Кирххорст, 27 ноября 1943
После полудня в Ганновере, превращенном в груду развалин. Места, где я жил ребенком, школьником, молодым офицером, сровнялись с землей. Долго стоял я перед домом на Краузенштрассе, где больше двадцати лет жила моя бабушка и где я постоянно бывал. Несколько кирпичных стен уцелело, и я по памяти встраивал в них кухню, маленькую гостиную, салон и уютную общую комнату, на окнах которой бабушка выращивала цветы. Десятки тысяч таких жилищ с аурой прожитой в них жизни были уничтожены за одну ночь, подобно гнездам, бурей сметаемым вниз.
На Иффландштрассе, где умер дедушка, рухнул дом, едва мы с Эрнстелем прошли вдоль него несколько шагов; бродить по этим руинам опасно.
На колокольнях сгорели шпили; обрубленные башни торчали, как пустые, черные от дыма короны. Я обрадовался, увидев, что башня бегинок на Высоком берегу уцелела. Древнейшие постройки прочнее готических.
Между развалинами царило оживление. Беспорядочное кружение и напор серой толпы напомнили мне картины, которые я видел в Ростове и в других русских городах. Восток надвигается на нас.

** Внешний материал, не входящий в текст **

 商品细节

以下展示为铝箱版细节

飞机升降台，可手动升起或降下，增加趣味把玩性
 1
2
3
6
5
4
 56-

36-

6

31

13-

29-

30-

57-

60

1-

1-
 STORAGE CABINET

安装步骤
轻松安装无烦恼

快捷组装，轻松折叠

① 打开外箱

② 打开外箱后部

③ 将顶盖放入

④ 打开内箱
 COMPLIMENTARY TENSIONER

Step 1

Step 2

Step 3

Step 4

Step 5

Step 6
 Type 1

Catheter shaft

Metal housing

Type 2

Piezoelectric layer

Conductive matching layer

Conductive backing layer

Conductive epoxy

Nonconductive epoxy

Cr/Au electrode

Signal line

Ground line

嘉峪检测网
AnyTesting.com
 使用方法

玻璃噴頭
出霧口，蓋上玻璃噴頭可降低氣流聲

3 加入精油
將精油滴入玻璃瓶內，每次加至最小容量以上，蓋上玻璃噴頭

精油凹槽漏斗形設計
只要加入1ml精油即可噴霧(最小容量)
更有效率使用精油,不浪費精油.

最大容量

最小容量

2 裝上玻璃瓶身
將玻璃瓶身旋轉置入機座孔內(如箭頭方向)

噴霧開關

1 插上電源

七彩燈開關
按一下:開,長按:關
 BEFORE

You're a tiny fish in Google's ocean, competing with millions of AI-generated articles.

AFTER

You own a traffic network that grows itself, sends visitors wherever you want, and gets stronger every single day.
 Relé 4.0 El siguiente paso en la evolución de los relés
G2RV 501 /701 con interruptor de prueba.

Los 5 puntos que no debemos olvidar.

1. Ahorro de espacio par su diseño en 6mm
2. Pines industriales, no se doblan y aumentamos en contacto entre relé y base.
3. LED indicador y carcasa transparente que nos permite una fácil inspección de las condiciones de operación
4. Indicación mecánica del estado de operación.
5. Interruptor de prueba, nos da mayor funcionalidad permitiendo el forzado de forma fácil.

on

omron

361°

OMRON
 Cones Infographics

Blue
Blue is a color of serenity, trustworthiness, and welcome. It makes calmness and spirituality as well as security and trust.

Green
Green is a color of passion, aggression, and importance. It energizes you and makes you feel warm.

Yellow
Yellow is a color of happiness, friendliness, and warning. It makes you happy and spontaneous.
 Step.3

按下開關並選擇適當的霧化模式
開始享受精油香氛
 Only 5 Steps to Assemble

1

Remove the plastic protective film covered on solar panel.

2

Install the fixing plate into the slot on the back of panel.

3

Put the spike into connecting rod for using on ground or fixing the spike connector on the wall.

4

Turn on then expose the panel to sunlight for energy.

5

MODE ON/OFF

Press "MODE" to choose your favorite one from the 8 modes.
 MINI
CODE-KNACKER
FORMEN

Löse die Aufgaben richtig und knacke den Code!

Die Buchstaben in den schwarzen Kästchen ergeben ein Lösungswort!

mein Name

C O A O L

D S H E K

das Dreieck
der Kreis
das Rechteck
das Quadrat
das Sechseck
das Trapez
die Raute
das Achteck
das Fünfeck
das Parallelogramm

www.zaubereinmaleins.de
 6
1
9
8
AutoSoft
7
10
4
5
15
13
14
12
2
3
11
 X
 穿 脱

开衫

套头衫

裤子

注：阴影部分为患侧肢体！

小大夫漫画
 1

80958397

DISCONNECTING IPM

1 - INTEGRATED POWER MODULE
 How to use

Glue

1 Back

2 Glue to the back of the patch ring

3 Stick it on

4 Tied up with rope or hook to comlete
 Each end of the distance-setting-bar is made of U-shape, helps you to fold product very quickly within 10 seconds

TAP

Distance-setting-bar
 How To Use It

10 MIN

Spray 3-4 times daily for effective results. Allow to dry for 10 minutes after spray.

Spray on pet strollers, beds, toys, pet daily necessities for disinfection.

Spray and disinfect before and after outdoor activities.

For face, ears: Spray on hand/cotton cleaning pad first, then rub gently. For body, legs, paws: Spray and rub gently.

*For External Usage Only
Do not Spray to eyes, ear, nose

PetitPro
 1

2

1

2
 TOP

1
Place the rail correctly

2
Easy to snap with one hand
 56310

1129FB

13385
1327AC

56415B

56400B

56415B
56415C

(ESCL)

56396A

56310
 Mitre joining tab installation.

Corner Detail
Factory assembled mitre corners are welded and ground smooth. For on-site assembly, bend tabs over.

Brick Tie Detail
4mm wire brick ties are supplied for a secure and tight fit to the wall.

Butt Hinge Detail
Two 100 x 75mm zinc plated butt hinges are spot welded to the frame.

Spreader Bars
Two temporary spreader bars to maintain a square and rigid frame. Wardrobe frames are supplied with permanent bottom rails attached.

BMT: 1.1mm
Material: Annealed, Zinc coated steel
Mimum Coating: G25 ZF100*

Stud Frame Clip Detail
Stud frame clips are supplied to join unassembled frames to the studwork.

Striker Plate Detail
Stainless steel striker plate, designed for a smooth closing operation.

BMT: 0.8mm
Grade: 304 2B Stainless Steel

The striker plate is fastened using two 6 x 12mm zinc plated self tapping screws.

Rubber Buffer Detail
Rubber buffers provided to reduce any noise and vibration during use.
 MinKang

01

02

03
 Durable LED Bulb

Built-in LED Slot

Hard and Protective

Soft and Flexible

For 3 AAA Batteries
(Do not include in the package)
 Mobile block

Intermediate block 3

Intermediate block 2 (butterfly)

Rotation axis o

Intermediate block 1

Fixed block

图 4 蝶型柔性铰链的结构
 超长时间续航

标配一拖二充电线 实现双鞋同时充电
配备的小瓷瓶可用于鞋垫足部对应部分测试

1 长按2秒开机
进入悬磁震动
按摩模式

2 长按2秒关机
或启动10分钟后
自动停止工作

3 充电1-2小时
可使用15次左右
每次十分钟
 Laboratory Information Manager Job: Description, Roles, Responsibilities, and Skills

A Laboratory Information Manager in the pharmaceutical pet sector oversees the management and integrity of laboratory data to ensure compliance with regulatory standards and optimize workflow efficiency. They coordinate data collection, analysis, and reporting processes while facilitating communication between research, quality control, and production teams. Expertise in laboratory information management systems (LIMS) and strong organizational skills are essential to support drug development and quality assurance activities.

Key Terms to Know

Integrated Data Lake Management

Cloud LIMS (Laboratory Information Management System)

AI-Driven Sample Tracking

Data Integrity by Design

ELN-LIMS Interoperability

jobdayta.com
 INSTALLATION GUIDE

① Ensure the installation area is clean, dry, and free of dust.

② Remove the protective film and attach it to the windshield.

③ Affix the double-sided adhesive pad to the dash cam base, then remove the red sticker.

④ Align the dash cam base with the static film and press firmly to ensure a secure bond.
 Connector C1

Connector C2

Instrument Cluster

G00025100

Зрелище тяготило меня, и все же это неприятное чувство было слабее, чем то, что я испытал задолго до войны, провидев духовными очами геенну. Подобное же чувство повторилось у меня в 1937-м в Париже. Катастрофа должна была разразиться; она выбрала себе войну как лучшего ходатая. Не будь ее — дело завершилось бы войной гражданской, как это произошло в Испании; ее роль могли бы взять на себя и комета, и небесный огонь, и землетрясение. Города созрели и стали податливыми, как трут, и человеку не терпелось их поджечь. То, что случилось, можно было предугадать заранее, еще когда в России поджигали церкви, в Германии — синагоги и когда себе подобных человек без суда и следствия отправлял на гибель в концлагеря. Эти вещи достигли точки, с которой они вопиют к небесам.